--- Extract ---
=======

How do I make objects use only a tiny amount of performance?

0 favourites
  • 12 posts
From the Asset Store
Minimal Sprite Font with Stroke for Pixel Art games.
  • I have a tiled map (not using tilemap) that has 5000 objects. It runs at 60fps (with other things going on), but I would like to make the map bigger. At 15000 tiles it runs at 8fps. I have collisions turned off but if there anything else I can do? Nothing is checking the tiles or anything.

    Thanks for your help!

  • 15000 is too much.

    Best option to retain that size is to split it up into different layouts.

  • Any particular reason you aren't using the tilemap object?

  • I'm guessing it is because it is some kind of mining game, in which he needs so many objects to destroy. Like newt said, use more layouts and just move the player to the new layout when they reach either side or bottom.

  • 15000 is too much.

    Best option to retain that size is to split it up into different layouts.

    Im really surprised that there is no way to lessen the cpu use from objects.

  • Tilemap is the go to method.

    It's one large texture versus 15000 small textures.

    It puts the burden more on the gpu, which is what it excels at.

    The only other optimisation worth mentioning is "render cells" located under the layer properties.

    It tells the system not to worry about rendering objects that can't be seen.

    It will lessen the load, but 15000 is still a bit much for the cpu to keep track of, even if they are static.

  • Im doing isometrics and ive got most of the game coded but I wanted a larger world. Gamers love big worlds even if they add no gameplay value

    Tilemap is terrible for iso though

  • Try Construct 3

    Develop games in your browser. Powerful, performant & highly capable.

    Try Now Construct 3 users don't see these ads
  • Well the only other option is to create, and destroy those objects based on where the view is.

    Setting it up is pretty convoluted as you need a map, and creating, with destroying a bunch of stuff all the time can be just as big a draw on the system.

=======

--- Information shown ---
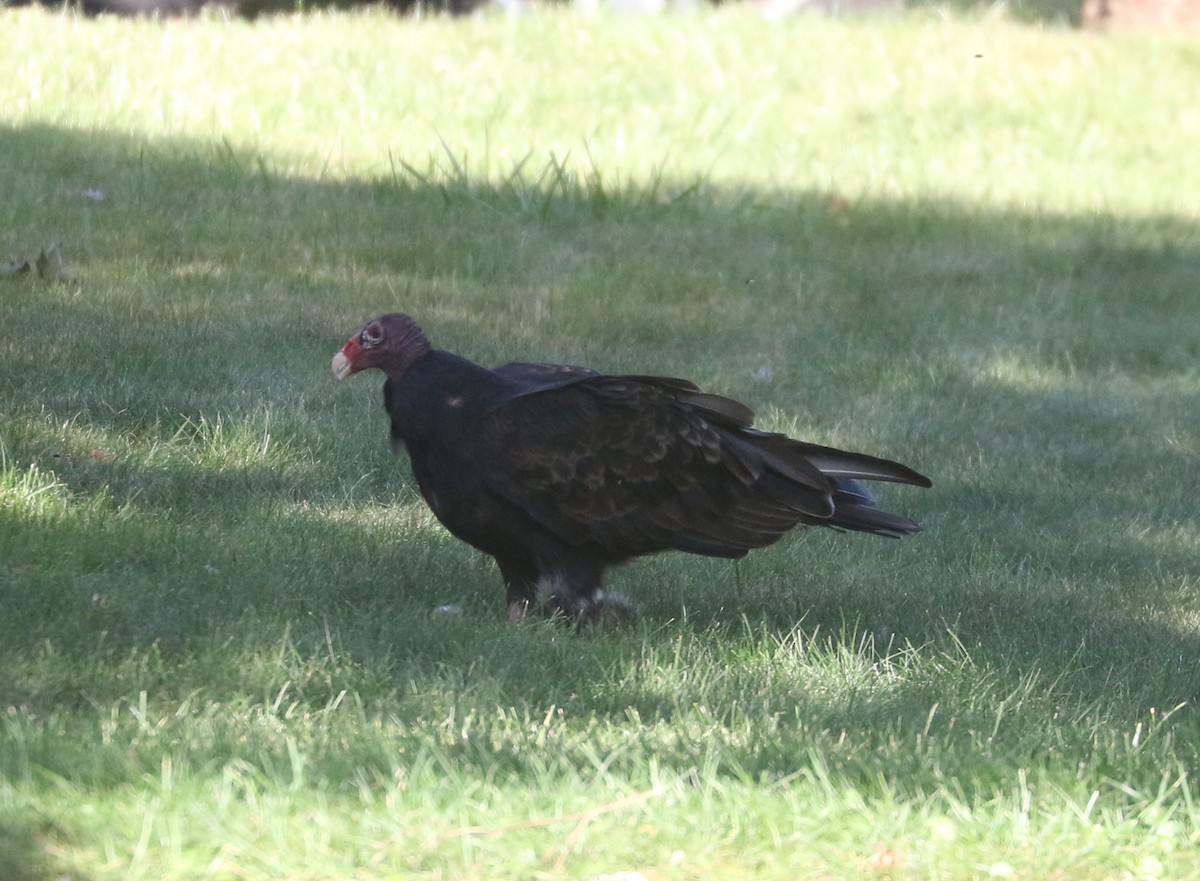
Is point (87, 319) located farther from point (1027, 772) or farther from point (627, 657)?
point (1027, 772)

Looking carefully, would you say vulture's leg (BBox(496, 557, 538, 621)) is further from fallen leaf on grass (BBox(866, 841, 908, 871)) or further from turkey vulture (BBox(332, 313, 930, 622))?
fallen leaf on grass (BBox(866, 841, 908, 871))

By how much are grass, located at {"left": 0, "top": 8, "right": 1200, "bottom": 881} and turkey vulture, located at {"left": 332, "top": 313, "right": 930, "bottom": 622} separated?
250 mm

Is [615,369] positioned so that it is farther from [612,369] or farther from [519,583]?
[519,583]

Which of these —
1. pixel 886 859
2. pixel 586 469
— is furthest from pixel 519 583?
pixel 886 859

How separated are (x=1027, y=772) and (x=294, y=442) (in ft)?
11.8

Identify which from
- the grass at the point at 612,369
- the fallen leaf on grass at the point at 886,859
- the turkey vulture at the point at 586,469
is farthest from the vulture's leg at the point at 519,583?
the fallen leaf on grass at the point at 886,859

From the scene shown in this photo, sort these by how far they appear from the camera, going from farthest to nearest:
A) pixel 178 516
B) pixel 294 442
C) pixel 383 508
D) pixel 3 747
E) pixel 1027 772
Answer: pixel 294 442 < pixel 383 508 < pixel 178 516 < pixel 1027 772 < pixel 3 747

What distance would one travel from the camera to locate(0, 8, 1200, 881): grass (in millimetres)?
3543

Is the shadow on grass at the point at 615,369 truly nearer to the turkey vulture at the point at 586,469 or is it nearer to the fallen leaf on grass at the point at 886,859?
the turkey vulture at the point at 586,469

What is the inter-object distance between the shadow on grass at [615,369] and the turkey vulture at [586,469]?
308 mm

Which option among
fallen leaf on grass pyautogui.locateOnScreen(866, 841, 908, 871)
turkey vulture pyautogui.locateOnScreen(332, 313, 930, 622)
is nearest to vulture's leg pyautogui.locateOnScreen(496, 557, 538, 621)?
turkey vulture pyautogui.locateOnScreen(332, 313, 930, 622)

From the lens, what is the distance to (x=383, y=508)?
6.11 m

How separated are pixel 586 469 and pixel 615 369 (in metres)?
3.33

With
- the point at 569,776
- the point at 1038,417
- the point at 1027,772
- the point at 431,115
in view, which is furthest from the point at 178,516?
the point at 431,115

=======

--- Task requirements ---
According to the forum thread on object performance, where is the "render cells" setting located? The items are not needed for this exercise.

--- Completed exercise ---
Under the layer properties.